---- Selected passage

Musicians With Hearing Loss

In a 2010 study, it was revealed that hearing loss among teens had risen over the past decade by approximately 31 percent. One in five teens in the U.S. now suffer from some degree of hearing loss and in Canada, one in 10 have hearing problems. Reasons for these statistics weren't specified, but it almost goes without saying that the popularity and inescapable presence of music in our everyday lives factors into a portion of these reasons.

As far back as 2008, the NY Times was reporting that the earbud generation was injuring itself daily: "Users listening at high volumes for more than an hour a day each week risk permanent hearing loss after five years." They added that the noise levels were more than would be permitted in the noisiest factory or work place.

Unless, perhaps, your work place is a concert stage.

This isn't the first time we've heard about Boucher's hearing problems. In an interview with Spinner last year, the now-L.A.-based songstress revealed that even before she became indie's most eccentric 'it' girl, she suffered hearing loss from going to shows.

She recalls one specific concert she attended by one of her favourite bands, Animal Collective, saying, "I suffered permanent hearing loss from that show! I was high on drugs and pressed my ears on the speakers and so the next day I couldn't hear for nearly two days, and I get really sharp pain in my ears now."

--------

● Your goal
Return, word for word, the stretch of the passage on musicians with hearing loss from "Musicians With Hearing" through "of these reasons.". The records below are drawn from a separate source.

---- Provided information

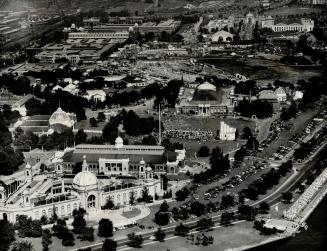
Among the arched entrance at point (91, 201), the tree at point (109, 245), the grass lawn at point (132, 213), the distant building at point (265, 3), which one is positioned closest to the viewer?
the tree at point (109, 245)

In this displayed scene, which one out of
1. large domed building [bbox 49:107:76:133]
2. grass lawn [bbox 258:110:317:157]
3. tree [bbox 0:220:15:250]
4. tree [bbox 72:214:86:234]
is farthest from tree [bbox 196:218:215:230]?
large domed building [bbox 49:107:76:133]

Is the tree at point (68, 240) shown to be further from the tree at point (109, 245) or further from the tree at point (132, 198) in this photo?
the tree at point (132, 198)

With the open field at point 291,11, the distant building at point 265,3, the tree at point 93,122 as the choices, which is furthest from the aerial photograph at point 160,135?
the distant building at point 265,3

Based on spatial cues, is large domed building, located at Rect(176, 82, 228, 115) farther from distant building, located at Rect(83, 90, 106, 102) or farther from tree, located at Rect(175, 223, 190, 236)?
tree, located at Rect(175, 223, 190, 236)

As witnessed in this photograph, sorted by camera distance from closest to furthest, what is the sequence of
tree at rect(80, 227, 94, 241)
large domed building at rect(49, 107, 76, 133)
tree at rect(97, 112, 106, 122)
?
1. tree at rect(80, 227, 94, 241)
2. large domed building at rect(49, 107, 76, 133)
3. tree at rect(97, 112, 106, 122)

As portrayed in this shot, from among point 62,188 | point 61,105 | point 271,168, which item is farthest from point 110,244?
point 61,105

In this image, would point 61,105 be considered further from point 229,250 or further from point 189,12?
point 189,12

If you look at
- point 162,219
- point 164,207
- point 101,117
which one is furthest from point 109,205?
point 101,117
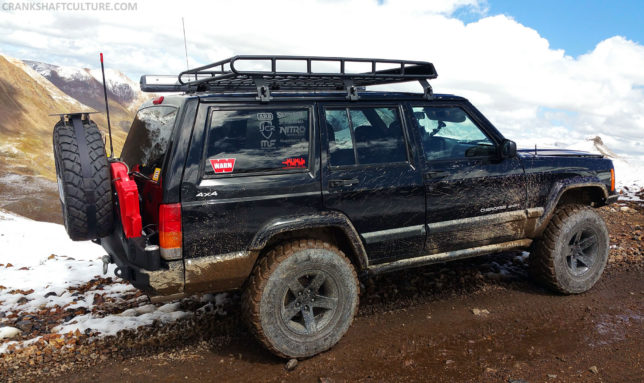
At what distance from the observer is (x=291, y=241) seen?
3.60 m

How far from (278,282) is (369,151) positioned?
1.26m

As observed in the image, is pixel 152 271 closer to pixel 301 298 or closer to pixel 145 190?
pixel 145 190

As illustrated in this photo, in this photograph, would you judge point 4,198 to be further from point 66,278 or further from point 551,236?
point 551,236

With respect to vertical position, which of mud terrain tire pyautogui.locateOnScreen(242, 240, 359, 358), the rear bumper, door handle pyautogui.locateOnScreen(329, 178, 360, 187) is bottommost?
mud terrain tire pyautogui.locateOnScreen(242, 240, 359, 358)

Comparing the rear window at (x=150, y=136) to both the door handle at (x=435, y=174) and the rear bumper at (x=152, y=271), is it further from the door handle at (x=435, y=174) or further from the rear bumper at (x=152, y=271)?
the door handle at (x=435, y=174)

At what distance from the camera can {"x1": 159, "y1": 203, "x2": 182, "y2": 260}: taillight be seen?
3146 mm

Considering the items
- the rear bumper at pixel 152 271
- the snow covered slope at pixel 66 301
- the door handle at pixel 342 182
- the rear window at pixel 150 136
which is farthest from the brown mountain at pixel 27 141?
the door handle at pixel 342 182

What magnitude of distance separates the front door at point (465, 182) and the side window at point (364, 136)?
24 centimetres

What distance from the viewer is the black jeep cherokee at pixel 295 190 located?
10.7 feet

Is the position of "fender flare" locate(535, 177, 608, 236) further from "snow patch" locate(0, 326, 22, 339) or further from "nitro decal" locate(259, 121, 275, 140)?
"snow patch" locate(0, 326, 22, 339)

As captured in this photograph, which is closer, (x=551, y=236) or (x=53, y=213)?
(x=551, y=236)

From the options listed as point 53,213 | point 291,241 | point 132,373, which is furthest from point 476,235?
point 53,213

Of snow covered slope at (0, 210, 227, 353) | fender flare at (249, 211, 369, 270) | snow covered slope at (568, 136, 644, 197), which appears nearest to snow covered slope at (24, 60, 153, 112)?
snow covered slope at (568, 136, 644, 197)

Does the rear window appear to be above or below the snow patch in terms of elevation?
above
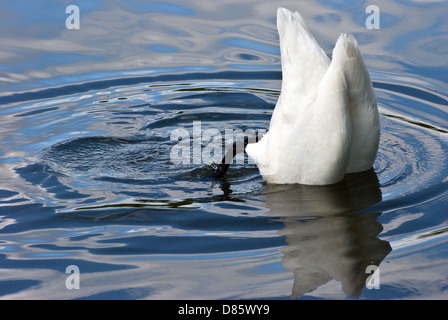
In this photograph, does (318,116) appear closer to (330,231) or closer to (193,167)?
(330,231)

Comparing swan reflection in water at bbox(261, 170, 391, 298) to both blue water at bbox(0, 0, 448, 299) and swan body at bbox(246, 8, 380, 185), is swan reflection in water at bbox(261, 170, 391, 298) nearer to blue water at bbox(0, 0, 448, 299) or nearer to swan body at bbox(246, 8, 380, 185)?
blue water at bbox(0, 0, 448, 299)

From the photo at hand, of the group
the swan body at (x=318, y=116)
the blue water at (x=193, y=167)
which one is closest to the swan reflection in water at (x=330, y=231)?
the blue water at (x=193, y=167)

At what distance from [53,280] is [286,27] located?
10.9 ft

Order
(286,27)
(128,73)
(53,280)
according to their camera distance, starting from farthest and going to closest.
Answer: (128,73) < (286,27) < (53,280)

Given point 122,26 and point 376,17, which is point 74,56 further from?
point 376,17

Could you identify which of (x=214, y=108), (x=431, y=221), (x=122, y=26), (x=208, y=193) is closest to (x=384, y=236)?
(x=431, y=221)

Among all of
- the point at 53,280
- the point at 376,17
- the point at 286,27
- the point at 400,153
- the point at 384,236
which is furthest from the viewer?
the point at 376,17

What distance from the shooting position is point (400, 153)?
7406 mm

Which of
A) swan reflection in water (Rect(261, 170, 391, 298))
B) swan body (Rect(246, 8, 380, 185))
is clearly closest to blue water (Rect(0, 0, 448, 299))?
swan reflection in water (Rect(261, 170, 391, 298))

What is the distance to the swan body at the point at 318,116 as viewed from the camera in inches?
235

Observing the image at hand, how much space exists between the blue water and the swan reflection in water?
18mm

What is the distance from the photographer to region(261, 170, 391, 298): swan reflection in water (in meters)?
5.10

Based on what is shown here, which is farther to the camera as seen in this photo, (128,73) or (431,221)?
(128,73)

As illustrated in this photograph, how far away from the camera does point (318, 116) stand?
20.1ft
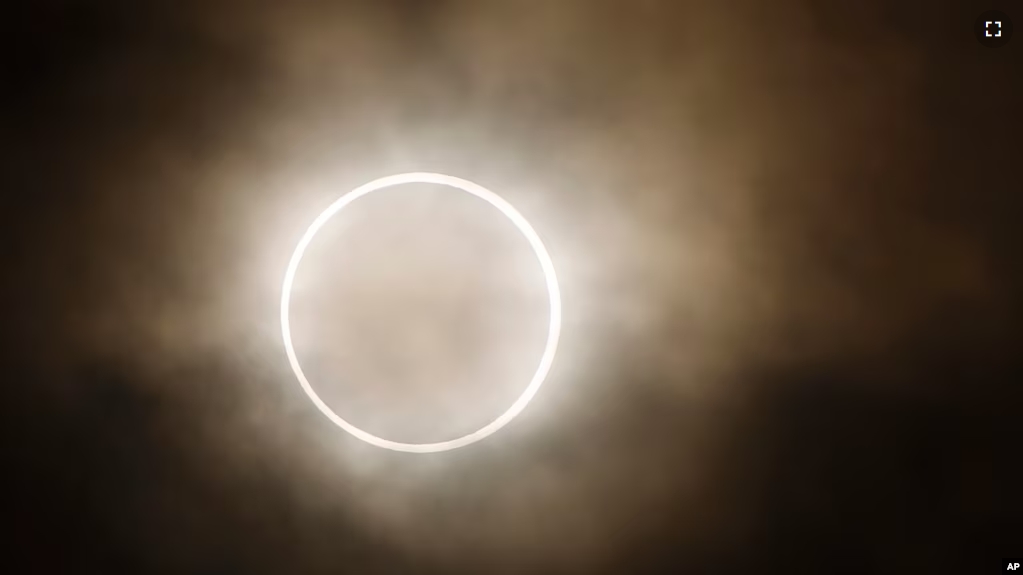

--------

● Your response
Musicians With Hearing Loss

In a 2010 study, it was revealed that hearing loss among teens had risen over the past decade by approximately 31 percent. One in five teens in the U.S. now suffer from some degree of hearing loss and in Canada, one in 10 have hearing problems. Reasons for these statistics weren't specified, but it almost goes without saying that the popularity and inescapable presence of music in our everyday lives factors into a portion of these reasons.